Exercise prompt | Please copy every one of the rows below word for word, changing nothing.

Exercise data |

=-=-=

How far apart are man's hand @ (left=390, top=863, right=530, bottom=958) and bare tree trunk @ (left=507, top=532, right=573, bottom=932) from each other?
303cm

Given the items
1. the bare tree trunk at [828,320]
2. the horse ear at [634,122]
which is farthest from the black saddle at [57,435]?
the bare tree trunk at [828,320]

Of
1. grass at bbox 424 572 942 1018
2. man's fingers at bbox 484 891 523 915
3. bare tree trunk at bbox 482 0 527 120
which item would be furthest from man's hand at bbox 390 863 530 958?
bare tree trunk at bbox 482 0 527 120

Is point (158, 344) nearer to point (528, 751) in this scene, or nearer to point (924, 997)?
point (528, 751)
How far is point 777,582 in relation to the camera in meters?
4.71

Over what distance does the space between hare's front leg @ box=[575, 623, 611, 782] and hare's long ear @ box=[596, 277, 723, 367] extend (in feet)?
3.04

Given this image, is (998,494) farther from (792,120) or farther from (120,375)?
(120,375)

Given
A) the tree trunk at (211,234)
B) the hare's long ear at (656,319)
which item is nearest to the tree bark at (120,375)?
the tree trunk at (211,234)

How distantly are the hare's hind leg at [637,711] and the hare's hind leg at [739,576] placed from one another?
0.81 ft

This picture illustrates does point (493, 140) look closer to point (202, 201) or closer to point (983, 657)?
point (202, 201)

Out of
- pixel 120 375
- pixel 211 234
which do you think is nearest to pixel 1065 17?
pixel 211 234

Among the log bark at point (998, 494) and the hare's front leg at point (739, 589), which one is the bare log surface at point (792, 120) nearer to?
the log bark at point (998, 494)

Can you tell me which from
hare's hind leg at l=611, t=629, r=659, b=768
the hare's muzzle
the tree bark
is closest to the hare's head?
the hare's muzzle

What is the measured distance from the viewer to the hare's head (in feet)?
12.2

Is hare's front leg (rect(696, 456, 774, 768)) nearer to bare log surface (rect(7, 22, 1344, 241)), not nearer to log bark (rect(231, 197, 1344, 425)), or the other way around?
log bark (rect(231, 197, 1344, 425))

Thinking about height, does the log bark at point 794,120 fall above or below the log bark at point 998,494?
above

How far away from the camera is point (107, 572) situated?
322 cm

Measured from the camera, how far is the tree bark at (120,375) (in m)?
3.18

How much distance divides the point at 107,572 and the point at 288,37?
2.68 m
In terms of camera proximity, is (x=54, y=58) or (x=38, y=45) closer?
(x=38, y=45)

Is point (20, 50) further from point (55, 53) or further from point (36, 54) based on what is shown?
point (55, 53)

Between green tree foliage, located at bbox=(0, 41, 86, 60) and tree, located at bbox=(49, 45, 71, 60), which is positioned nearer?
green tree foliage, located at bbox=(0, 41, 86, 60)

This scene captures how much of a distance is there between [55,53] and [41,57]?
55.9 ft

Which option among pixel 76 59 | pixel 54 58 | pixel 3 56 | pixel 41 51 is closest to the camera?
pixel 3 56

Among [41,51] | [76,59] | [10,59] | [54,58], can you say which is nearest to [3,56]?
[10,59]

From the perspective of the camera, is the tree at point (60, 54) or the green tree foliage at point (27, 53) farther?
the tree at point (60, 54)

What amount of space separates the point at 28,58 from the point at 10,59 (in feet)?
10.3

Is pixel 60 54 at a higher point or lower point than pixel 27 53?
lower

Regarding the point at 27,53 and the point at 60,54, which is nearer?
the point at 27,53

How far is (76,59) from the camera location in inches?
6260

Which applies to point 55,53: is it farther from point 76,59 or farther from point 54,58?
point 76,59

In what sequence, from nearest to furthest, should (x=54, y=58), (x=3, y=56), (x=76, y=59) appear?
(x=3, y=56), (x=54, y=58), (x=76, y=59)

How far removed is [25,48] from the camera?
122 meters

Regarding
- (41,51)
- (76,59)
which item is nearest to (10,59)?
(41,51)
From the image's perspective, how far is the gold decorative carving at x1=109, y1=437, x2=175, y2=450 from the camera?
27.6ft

=-=-=

Result of this exercise |
How far apart are man's hand @ (left=390, top=863, right=530, bottom=958) and bare tree trunk @ (left=507, top=532, right=573, bottom=932) from each other?
303cm

Given the items
1. the bare tree trunk at [828,320]
2. the horse ear at [634,122]
which is farthest from the black saddle at [57,435]?
the bare tree trunk at [828,320]

Of
1. grass at bbox 424 572 942 1018
2. man's fingers at bbox 484 891 523 915
3. bare tree trunk at bbox 482 0 527 120
which item would be furthest from man's hand at bbox 390 863 530 958?
bare tree trunk at bbox 482 0 527 120

Is point (158, 344) nearer to point (528, 751) in this scene, or nearer to point (924, 997)?
point (528, 751)
How far is point 777,582 in relation to the camera in meters?
4.71

Over what distance does the space between hare's front leg @ box=[575, 623, 611, 782] and hare's long ear @ box=[596, 277, 723, 367] extend (in feet)?
3.04

Given this image, is (998,494) farther from (792,120) or farther from (120,375)?
(120,375)

Given
A) the tree trunk at (211,234)
B) the hare's long ear at (656,319)
which item is nearest to the tree bark at (120,375)?
the tree trunk at (211,234)

How distantly are the hare's hind leg at [637,711] and the hare's hind leg at [739,576] placed from one another?
0.81 ft

This picture illustrates does point (493, 140) look closer to point (202, 201) or closer to point (983, 657)?
point (202, 201)

Out of
- pixel 120 375
- pixel 211 234
which do you think is nearest to pixel 1065 17?
pixel 211 234

Among the log bark at point (998, 494) and the hare's front leg at point (739, 589), which one is the bare log surface at point (792, 120) nearer to?
the log bark at point (998, 494)

Can you tell me which from
hare's hind leg at l=611, t=629, r=659, b=768
the hare's muzzle
the tree bark
is closest to the hare's head?
the hare's muzzle

What is the measured distance from the viewer to the hare's head (in feet)?
12.2

Is hare's front leg (rect(696, 456, 774, 768)) nearer to bare log surface (rect(7, 22, 1344, 241)), not nearer to log bark (rect(231, 197, 1344, 425)), or the other way around?
log bark (rect(231, 197, 1344, 425))

Thinking about height, does the log bark at point 794,120 fall above or below the log bark at point 998,494?
above

How far away from the camera is point (107, 572) situated?
322 cm

Measured from the camera, how far is the tree bark at (120,375) (in m)?
3.18

How much distance divides the point at 107,572 and the point at 288,37?
2.68 m
In terms of camera proximity, is (x=54, y=58) or (x=38, y=45) closer?
(x=38, y=45)

Is point (20, 50) further from point (55, 53) or further from point (36, 54) based on what is shown?
point (55, 53)

Between green tree foliage, located at bbox=(0, 41, 86, 60) and tree, located at bbox=(49, 45, 71, 60), which is positioned nearer?
green tree foliage, located at bbox=(0, 41, 86, 60)

This scene captures how much of a distance is there between [55,53] and [41,57]?
55.9 ft

Which option among pixel 76 59 | pixel 54 58 | pixel 3 56 | pixel 41 51 is closest to the camera?
pixel 3 56

Among [41,51] | [76,59] | [10,59] | [54,58], can you say which is nearest to [3,56]?
[10,59]

From the perspective of the camera, is the tree at point (60, 54) or the green tree foliage at point (27, 53) farther?
the tree at point (60, 54)

What amount of space separates the point at 28,58 from the point at 10,59 (in feet)?
10.3

Is pixel 60 54 at a higher point or lower point than pixel 27 53?
lower

Regarding the point at 27,53 and the point at 60,54, which is nearer?
the point at 27,53

How far is (76,59) from the camera location in inches?
6260

Which applies to point 55,53: is it farther from point 76,59 or farther from point 54,58?
point 76,59

In what sequence, from nearest to furthest, should (x=54, y=58), (x=3, y=56), (x=76, y=59) appear?
(x=3, y=56), (x=54, y=58), (x=76, y=59)

How far removed is [25,48] from the camera?
122 meters

Regarding
- (41,51)
- (76,59)
which item is nearest to (10,59)?
(41,51)
From the image's perspective, how far is the gold decorative carving at x1=109, y1=437, x2=175, y2=450 from the camera?
27.6ft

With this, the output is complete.